Même son de cloche pour les accords signés entre Fairtrade Labelling Organizations et le géant du café Starbucks : « Le PDG de Starbucks nous l’a avoué lui-même : s’ils utilisent une petite partie de café équitable, c’est uniquement pour faire encore plus de profits. À ce moment-là, moi je dis : si c’est comme ça, ‘get the hell out of here’ ! Cela n’est pas du commerce équitable ! »

« Enfin, ils se sont lassés de danser autour du veau d’or. Et puis le veau d’or s’est cassé la gueule. »

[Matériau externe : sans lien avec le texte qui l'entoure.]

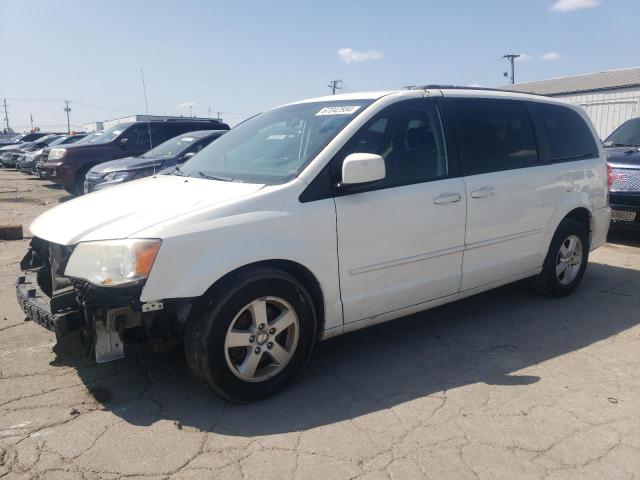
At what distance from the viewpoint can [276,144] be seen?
156 inches

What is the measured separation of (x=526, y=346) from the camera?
13.8 feet

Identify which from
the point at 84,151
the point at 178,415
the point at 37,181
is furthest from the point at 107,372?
the point at 37,181

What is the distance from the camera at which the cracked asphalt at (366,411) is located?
2.70 meters

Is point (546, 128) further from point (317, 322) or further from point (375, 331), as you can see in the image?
point (317, 322)

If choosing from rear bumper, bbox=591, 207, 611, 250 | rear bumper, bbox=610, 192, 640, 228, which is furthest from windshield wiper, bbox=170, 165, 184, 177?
rear bumper, bbox=610, 192, 640, 228

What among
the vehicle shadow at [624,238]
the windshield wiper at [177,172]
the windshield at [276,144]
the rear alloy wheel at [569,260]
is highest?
the windshield at [276,144]

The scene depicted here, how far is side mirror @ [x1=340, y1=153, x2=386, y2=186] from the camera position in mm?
3342

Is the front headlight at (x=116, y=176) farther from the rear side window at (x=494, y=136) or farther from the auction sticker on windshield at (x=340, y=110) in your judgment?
the rear side window at (x=494, y=136)

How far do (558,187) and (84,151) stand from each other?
10.3 meters

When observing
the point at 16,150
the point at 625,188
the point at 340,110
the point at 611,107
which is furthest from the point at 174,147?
the point at 611,107

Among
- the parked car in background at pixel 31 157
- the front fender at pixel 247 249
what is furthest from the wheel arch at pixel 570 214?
the parked car in background at pixel 31 157

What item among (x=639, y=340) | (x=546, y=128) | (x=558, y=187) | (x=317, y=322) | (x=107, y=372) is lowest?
(x=639, y=340)

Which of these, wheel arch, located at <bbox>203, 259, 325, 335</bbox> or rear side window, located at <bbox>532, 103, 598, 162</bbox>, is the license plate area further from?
wheel arch, located at <bbox>203, 259, 325, 335</bbox>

Après son séjour de trois jours au Luxembourg, où il a tenu une conférence intitulée « Making Trade Fairer ? Unlocking the Power of the Many », van der Hoff sera aux Pays-Bas pour rendre visite à « quelques gens ». Puis, il retournera au Mexique, dans son petit village d’Oaxaca. C’est là qu’il se sent à la maison, qu’il se dit le plus heureux. « Je me lève à six heures du matin pour donner à manger à mes poules. Puis je bois mon café et je prends mon petit-déjeuner, et je pars en ville pour savoir le travail qu’il y a à faire. Parfois, j’y reste pour des réunions, sinon je pars dans les montagnes. Si tout va bien, je rentre à la maison avant 17 heures. Je me mets dans mon hamac et, à 21 heures, je dors. » Il dort dehors toutes les nuits, raconte-t-il encore. Et il n’a pas de télévision : « Nous sommes des paysans bio, nous prenons soin de la terre mère. Mais nous devons aussi prendre soin de nos cerveaux, pour qu’ils ne soient pas empoisonnés. On nous dit que la télévision est un moyen de communication, mais ça ne fonctionne que dans une direction. Quand la dame à la télé raconte n’importe quoi, je ne peux pas lui dire : ‘Casse-toi !’ »

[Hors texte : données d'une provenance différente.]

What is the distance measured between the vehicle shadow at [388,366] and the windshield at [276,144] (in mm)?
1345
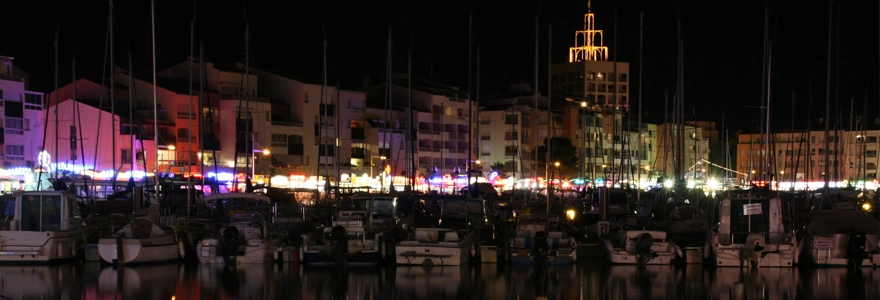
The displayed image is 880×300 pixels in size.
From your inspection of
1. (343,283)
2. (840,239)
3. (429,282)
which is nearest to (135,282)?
(343,283)

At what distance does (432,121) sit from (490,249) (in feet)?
228

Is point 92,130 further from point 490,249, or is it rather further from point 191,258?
point 490,249

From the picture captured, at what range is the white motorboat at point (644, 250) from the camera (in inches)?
1297

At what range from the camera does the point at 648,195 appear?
213 feet

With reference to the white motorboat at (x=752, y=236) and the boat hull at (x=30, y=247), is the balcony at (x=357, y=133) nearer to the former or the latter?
the boat hull at (x=30, y=247)

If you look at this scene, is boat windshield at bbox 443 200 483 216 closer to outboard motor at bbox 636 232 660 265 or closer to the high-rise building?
outboard motor at bbox 636 232 660 265

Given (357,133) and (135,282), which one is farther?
(357,133)

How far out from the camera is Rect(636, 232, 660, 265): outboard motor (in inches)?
1294

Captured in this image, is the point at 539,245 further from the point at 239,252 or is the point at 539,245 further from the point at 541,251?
the point at 239,252

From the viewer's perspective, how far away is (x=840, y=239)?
3250cm

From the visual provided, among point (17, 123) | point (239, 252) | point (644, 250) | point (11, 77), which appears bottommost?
point (239, 252)

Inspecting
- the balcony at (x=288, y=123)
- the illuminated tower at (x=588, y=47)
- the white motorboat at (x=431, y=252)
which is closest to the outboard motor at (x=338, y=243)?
the white motorboat at (x=431, y=252)

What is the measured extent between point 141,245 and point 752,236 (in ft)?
67.1

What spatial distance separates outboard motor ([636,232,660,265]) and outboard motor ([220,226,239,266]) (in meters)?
13.7
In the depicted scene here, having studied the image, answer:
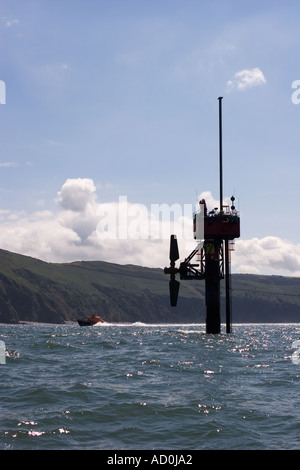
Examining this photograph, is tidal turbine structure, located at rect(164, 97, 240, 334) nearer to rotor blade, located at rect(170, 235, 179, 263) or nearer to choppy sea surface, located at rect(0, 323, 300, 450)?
rotor blade, located at rect(170, 235, 179, 263)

Frans van der Hoff réfléchit longuement. Il prend une gorgée de café, puis il reprend : « Vous savez, il y a un livre qui s’appelle la Bible. Dans ce livre, il y a une phrase de Jésus très importante à mes yeux. C’est autant un message religieux qu’une affirmation politique très forte. Il dit : ‘Heureux, vous les pauvres, car le royaume de Dieu est à vous.’ »

Manifeste des pauvres : les solutions viennent d’en bas, paru en français aux Éditions Encre d’Orient, 80 pages.